The one that drives it all, motion-path defines our path along which to move. You can define a path, that will be the similar to how it is defined in SVG 1.1

  motion-path: path("M200 200 S 200.5 200.1 348.7 184.4z");

This can also take a fill-rule as the optional first parameter in the path call. I recommend reading Joni Trythall’s Pocket Guide to Writing SVG for a discussion on what this means.

You can also use a basic shape such as circle, polygon, ellipse, and inset. These should look familiar to you if you have tried using CSS Shapes.

Finally, you can refer to a shape via url().

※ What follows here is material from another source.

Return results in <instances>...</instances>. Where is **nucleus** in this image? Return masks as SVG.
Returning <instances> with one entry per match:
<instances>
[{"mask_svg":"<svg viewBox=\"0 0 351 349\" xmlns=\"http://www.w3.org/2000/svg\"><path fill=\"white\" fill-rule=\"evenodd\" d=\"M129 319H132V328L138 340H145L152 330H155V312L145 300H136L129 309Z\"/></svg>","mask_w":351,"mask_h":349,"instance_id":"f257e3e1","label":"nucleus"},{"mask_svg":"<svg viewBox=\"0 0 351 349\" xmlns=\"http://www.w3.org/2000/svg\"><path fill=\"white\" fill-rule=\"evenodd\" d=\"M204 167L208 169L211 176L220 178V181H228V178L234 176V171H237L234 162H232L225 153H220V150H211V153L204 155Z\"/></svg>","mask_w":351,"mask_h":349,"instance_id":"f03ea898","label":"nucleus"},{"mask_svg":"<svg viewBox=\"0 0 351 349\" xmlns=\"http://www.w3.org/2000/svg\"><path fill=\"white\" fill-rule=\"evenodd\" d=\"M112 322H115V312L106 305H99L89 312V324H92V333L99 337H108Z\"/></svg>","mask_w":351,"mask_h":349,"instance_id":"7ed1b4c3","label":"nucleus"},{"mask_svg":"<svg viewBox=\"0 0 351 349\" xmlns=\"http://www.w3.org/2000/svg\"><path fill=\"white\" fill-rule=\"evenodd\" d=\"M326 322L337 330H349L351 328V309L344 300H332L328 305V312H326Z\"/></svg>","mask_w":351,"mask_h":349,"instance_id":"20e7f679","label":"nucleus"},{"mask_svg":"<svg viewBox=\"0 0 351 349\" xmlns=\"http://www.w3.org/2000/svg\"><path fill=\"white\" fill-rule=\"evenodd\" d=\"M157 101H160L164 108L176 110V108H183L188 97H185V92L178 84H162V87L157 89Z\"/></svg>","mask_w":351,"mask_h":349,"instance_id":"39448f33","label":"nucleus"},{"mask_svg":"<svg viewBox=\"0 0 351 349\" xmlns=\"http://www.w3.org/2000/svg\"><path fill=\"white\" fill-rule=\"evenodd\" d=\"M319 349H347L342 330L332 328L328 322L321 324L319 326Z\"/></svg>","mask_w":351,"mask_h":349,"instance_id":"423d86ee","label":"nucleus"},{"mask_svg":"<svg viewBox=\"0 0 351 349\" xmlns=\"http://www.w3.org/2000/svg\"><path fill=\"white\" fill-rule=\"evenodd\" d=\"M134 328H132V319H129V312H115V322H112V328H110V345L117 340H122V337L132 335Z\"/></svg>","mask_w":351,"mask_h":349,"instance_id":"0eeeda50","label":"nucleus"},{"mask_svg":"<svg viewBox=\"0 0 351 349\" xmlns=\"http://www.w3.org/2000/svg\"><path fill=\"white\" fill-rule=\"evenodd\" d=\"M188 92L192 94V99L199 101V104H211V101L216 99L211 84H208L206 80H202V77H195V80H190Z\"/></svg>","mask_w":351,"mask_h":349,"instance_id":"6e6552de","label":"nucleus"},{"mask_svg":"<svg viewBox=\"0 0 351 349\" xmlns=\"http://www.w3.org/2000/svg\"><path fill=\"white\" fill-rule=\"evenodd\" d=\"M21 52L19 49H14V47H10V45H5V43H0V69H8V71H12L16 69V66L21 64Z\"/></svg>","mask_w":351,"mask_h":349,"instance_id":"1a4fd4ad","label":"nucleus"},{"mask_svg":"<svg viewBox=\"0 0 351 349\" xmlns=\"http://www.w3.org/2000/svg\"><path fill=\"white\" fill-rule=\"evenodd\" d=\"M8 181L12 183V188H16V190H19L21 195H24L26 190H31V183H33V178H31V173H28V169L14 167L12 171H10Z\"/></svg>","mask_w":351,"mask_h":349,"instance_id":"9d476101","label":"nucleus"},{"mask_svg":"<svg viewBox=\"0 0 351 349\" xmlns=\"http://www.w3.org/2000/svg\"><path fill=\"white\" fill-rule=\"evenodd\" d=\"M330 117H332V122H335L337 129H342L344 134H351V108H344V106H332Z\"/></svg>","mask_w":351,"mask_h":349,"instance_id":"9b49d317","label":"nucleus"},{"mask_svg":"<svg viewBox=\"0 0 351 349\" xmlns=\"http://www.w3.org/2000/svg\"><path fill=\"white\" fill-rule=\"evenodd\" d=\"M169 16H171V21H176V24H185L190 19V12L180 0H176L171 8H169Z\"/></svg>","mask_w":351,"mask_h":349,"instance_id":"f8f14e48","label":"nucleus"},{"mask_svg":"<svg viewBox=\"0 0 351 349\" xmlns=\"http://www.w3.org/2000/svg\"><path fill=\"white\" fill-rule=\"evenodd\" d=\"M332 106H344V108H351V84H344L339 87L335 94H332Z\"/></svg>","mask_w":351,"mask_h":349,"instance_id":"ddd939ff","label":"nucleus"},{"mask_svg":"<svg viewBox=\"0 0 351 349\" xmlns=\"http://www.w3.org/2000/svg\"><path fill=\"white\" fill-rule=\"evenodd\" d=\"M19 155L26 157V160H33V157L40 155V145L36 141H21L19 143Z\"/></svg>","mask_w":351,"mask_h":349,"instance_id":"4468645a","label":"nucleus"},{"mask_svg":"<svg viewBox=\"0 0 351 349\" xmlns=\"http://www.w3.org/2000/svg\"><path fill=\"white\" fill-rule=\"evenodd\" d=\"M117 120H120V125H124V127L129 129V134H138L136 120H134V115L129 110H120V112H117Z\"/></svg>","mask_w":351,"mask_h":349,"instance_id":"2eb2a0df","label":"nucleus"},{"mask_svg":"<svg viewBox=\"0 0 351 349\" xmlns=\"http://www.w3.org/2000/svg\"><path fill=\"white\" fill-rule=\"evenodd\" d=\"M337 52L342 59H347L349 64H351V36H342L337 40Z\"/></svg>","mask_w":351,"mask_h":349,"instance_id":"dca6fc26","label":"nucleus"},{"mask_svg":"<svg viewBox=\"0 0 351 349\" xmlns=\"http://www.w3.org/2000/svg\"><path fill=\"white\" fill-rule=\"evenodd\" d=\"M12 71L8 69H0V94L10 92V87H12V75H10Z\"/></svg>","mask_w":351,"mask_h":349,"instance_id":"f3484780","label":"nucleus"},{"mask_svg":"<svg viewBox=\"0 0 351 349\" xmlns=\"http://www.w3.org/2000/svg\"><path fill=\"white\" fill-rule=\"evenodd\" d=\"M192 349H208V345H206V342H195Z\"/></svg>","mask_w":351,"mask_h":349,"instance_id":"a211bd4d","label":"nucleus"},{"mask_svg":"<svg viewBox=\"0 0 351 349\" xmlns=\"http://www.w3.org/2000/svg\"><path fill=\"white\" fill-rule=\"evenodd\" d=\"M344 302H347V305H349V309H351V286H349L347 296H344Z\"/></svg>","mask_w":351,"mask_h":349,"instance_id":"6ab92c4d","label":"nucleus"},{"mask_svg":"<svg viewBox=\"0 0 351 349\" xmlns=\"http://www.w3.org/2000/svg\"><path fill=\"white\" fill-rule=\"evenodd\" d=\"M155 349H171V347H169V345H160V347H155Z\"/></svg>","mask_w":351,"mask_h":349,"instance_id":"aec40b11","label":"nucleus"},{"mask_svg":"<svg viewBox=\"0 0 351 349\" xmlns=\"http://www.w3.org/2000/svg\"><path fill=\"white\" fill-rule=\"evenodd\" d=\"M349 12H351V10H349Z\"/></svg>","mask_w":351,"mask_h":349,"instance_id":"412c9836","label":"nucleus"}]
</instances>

Note: path() is the only one I have seen success with so far with Chromium's initial version.

motion-offset

To specify where an object appears on the path we use motion-offset. This can either be a double length value or a percentage. So to animate from the starting point of the path to the end we set up an animation that goes from 0 to 100%. With CSS Keyframes:

  @keyframes path-animation {
  0% { 
    motion-offset: 0;
  }
  100% { 
    motion-offset: '100%';
  }
}

Or with the WAAPI:

  m.animate([
    { motionOffset: 0 },
    { motionOffset: '100%' }
  ], 1000);

motion-rotation

The direction the object “faces” is handled by the motion-rotation property. Currently, there are four main ways to manage this:

  • The value "auto" means the element will rotate with the path.
  • With the value "reverse" the element will also rotate with the path, but it will add 180 degress, so it will be facing backward.
  • "auto Xdeg" (or "reverse Xdeg") will do the same except add X degrees
  • "Xdeg" will no longer rotate with the path, the element will stay fixed facing the same direction.

This demos shows examples for these options

Have Fun

Those are the basic properties needed for CSS Motion Path. The specification is not final at all, so this is simply a place to explore what is next. I have a collection of pens with people using CSS Motion Paths that you can check out for more inspiration.